INSTRUCTIONS TO FOLLOW: Please render every line of the items below as a JSON list of strings, one string per line, omitting blank lines.

## begin INPUT ROWS

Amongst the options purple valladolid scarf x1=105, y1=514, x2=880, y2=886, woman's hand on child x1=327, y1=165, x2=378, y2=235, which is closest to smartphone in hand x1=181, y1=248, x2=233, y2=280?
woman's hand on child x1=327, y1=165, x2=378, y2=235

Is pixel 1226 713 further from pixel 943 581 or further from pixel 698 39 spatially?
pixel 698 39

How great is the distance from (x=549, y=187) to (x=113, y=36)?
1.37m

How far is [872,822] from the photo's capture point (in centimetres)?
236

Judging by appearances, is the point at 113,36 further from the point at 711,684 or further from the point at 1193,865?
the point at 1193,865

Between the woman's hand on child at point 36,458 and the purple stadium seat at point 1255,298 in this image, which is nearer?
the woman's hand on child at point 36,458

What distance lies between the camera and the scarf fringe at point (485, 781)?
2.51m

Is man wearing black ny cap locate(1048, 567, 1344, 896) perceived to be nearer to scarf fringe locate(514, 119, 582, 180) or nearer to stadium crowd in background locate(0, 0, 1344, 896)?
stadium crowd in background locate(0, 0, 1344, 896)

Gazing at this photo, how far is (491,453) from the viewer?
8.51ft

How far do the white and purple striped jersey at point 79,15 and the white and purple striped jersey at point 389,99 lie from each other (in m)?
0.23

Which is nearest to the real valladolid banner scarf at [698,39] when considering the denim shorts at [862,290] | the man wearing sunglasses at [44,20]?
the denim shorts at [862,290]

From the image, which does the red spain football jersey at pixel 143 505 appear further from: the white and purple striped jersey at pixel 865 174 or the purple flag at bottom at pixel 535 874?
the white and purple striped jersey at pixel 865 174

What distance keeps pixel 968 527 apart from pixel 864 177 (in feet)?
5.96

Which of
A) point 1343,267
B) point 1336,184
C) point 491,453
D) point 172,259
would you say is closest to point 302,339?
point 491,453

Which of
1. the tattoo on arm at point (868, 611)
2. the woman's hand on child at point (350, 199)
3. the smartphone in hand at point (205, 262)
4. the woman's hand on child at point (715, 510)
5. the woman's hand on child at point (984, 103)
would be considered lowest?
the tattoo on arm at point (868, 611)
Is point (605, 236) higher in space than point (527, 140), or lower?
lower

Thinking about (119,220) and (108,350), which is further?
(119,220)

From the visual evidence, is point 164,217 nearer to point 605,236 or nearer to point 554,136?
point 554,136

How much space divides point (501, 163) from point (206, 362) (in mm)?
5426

## end INPUT ROWS

EXERCISE RESPONSE:
[
  "Amongst the options purple valladolid scarf x1=105, y1=514, x2=880, y2=886, woman's hand on child x1=327, y1=165, x2=378, y2=235, which is closest to smartphone in hand x1=181, y1=248, x2=233, y2=280?",
  "woman's hand on child x1=327, y1=165, x2=378, y2=235",
  "Is pixel 1226 713 further from pixel 943 581 or further from pixel 698 39 spatially?",
  "pixel 698 39",
  "How great is the distance from (x=549, y=187) to (x=113, y=36)?",
  "1.37m",
  "How far is [872,822] from the photo's capture point (in centimetres)?",
  "236",
  "Judging by appearances, is the point at 113,36 further from the point at 711,684 or further from the point at 1193,865?",
  "the point at 1193,865",
  "Between the woman's hand on child at point 36,458 and the purple stadium seat at point 1255,298 in this image, which is nearer?",
  "the woman's hand on child at point 36,458",
  "What distance lies between the camera and the scarf fringe at point (485, 781)?",
  "2.51m",
  "Is man wearing black ny cap locate(1048, 567, 1344, 896) perceived to be nearer to scarf fringe locate(514, 119, 582, 180) or nearer to stadium crowd in background locate(0, 0, 1344, 896)?",
  "stadium crowd in background locate(0, 0, 1344, 896)",
  "Gazing at this photo, how far is (491,453) from the viewer?",
  "8.51ft",
  "How far do the white and purple striped jersey at point 79,15 and the white and purple striped jersey at point 389,99 lie from each other (in m)?",
  "0.23",
  "Which is nearest to the real valladolid banner scarf at [698,39] when considering the denim shorts at [862,290] | the man wearing sunglasses at [44,20]?",
  "the denim shorts at [862,290]",
  "From the image, which does the red spain football jersey at pixel 143 505 appear further from: the white and purple striped jersey at pixel 865 174 or the purple flag at bottom at pixel 535 874?",
  "the white and purple striped jersey at pixel 865 174",
  "What distance keeps pixel 968 527 apart from pixel 864 177 (in feet)?",
  "5.96",
  "Which of",
  "A) point 1343,267",
  "B) point 1336,184",
  "C) point 491,453",
  "D) point 172,259",
  "would you say is closest to point 302,339?",
  "point 491,453",
  "Which of",
  "1. the tattoo on arm at point (868, 611)",
  "2. the woman's hand on child at point (350, 199)",
  "3. the smartphone in hand at point (205, 262)",
  "4. the woman's hand on child at point (715, 510)",
  "5. the woman's hand on child at point (984, 103)",
  "would be considered lowest?",
  "the tattoo on arm at point (868, 611)",
  "Is point (605, 236) higher in space than point (527, 140), or lower?",
  "lower",
  "Thinking about (119,220) and (108,350), which is further?",
  "(119,220)",
  "From the visual evidence, is point 164,217 nearer to point 605,236 or nearer to point 554,136?",
  "point 554,136",
  "How much space divides point (501, 163) from point (206, 362) (in mm)?",
  "5426"
]